Darlington leaned back in his chair. He studied me. I didn't blink. I didn't look away. I wasn't the scared girl he would have met in the other timeline. I was a woman who had already died once.
"Why me?" he asked.
"Because you're the only one Maurice is afraid of," I said. "And because I know your secret. I know about the 'Dapper' accounts. I know how you’ve been quietly buying back the debt from the Historical Society."
He went still. "How do you know that?"
"I have my ways," I said. "Do we have a deal, or do I go find another billionaire?"
A slow, dangerous smile spread across his face. He opened his drawer and pulled out a clean sheet of paper.
"Sit down, Vivian," he said. "Let's talk about the wedding."

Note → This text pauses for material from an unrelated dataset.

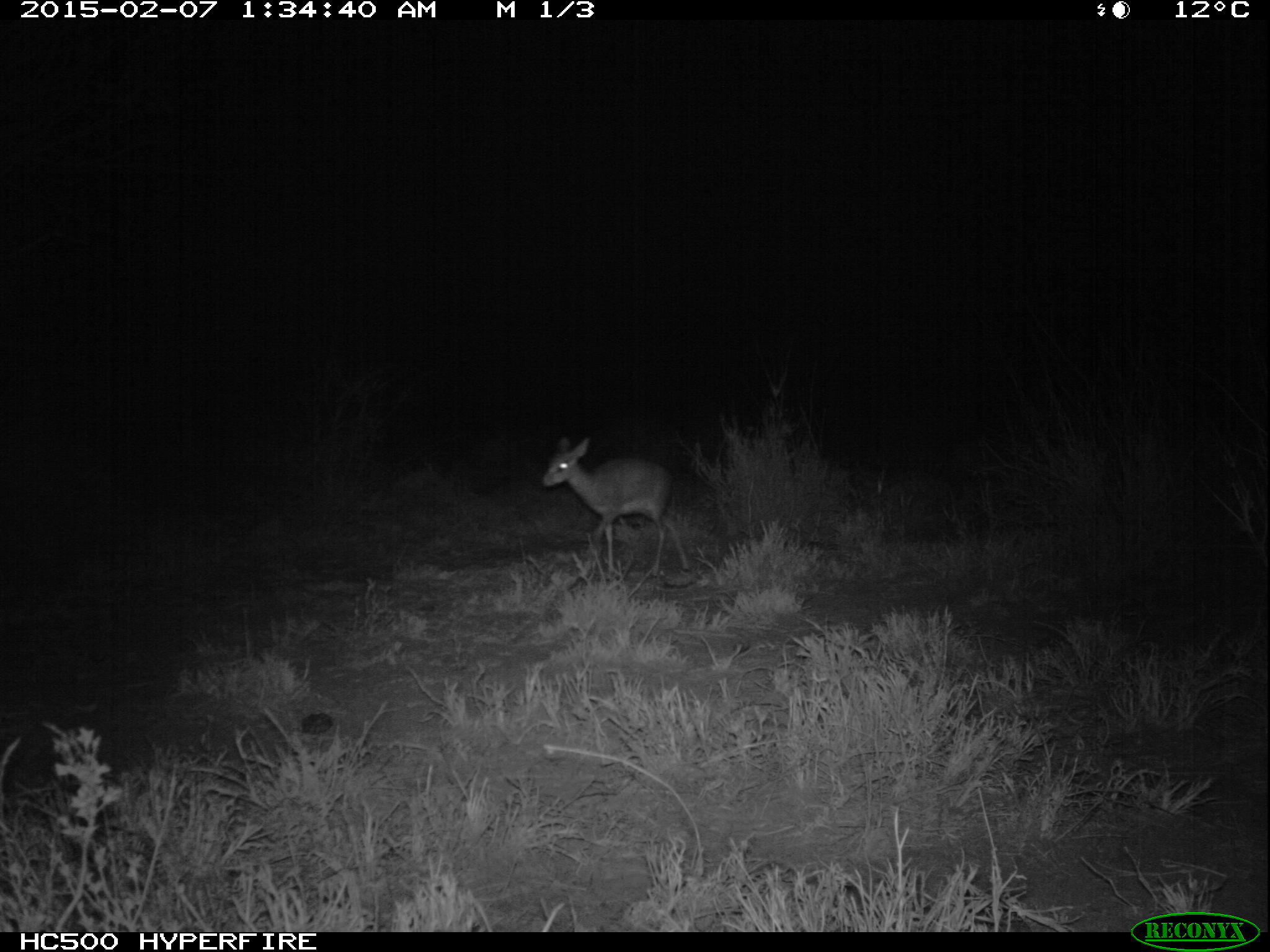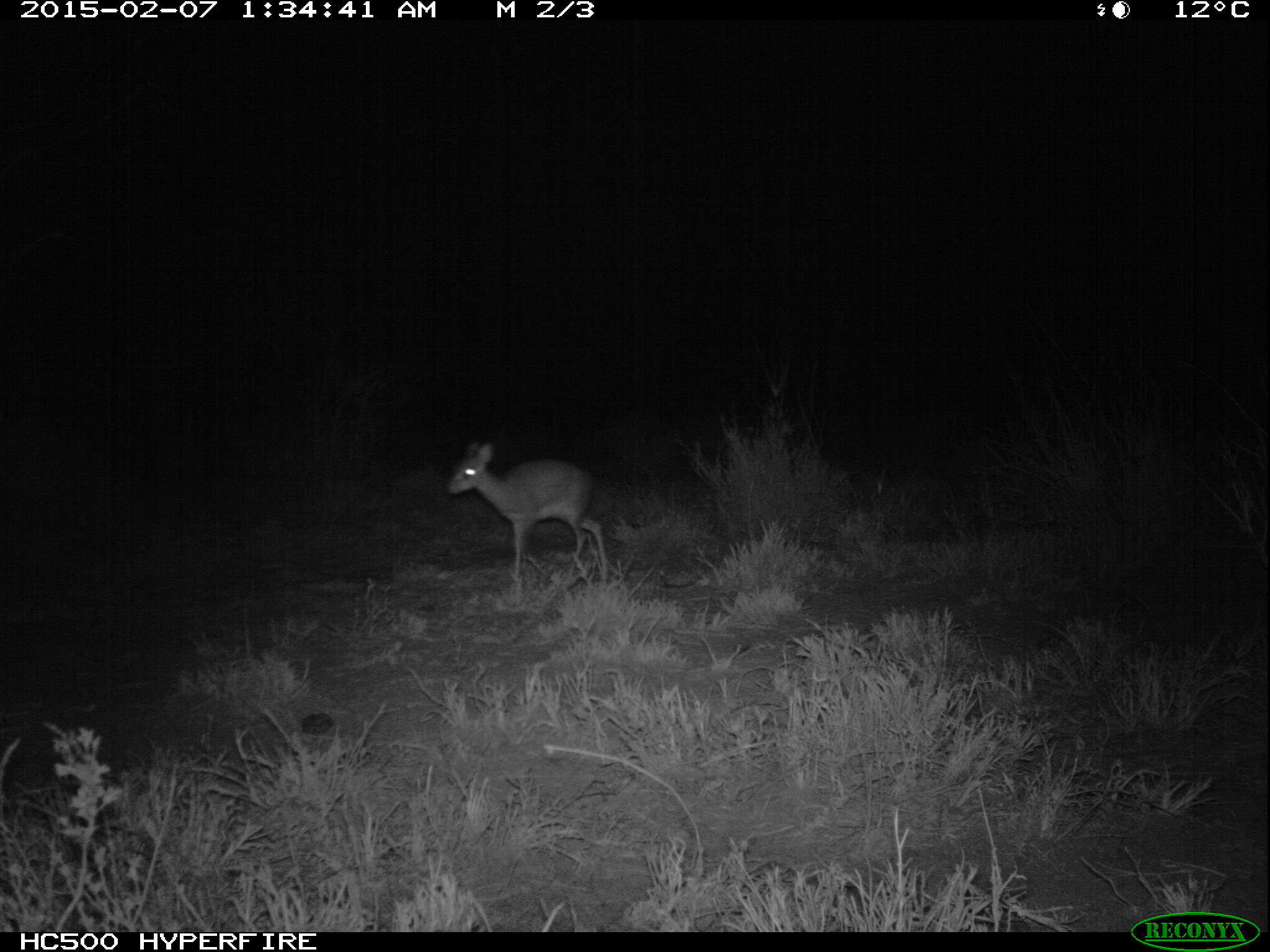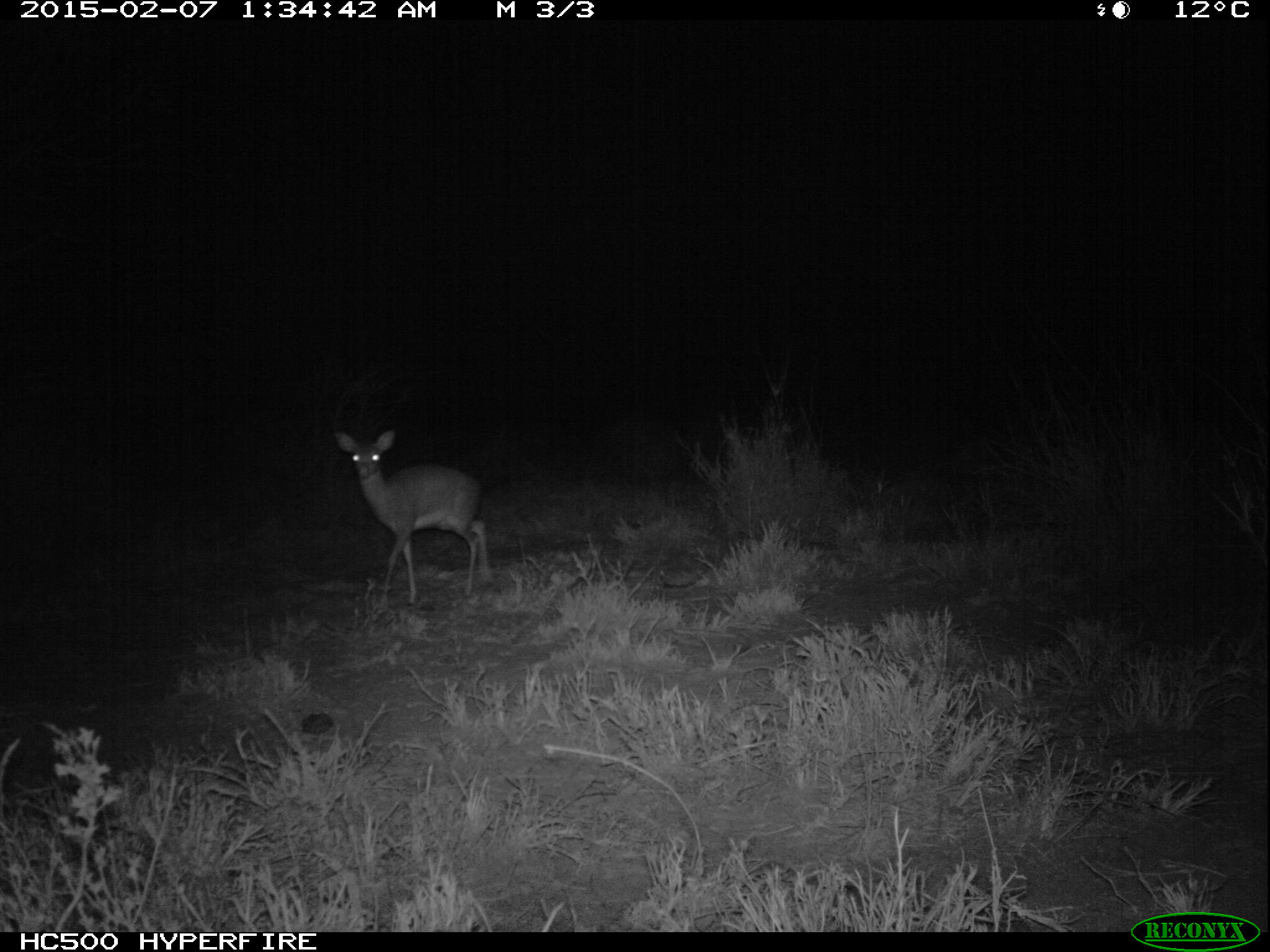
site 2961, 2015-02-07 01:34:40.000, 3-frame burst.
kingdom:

As I sat there, I felt a weight lift off my chest. I wasn't a victim anymore. I was the one holding the pen. Maurice was probably standing in the basement archives right now, holding a bunch of dying lilies and wondering where his prize had gone.

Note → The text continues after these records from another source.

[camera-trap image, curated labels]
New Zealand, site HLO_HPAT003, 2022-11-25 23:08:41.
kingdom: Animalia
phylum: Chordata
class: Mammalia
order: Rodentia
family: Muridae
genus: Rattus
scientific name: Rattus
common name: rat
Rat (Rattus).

He had no idea that I was already miles ahead of him.
The door opened and Clinton, Darlington's assistant, walked in. "Sir, the press is asking about the gala tonight. Should I tell them you're attending alone?"
Darlington looked at me, his eyes dark and full of something I couldn't quite read. "No, Clinton. Tell them I'll be bringing my fiancée."
He looked back at me. "I hope you have a dress, Vivian. We have a lot of people to disappoint tonight."
"I have the perfect dress," I said, thinking of the dark red silk I had seen in a window on my way here. "And I'm ready to play the game."
The rebirth had begun. And this time, I wasn't going to be the one dying in the rain.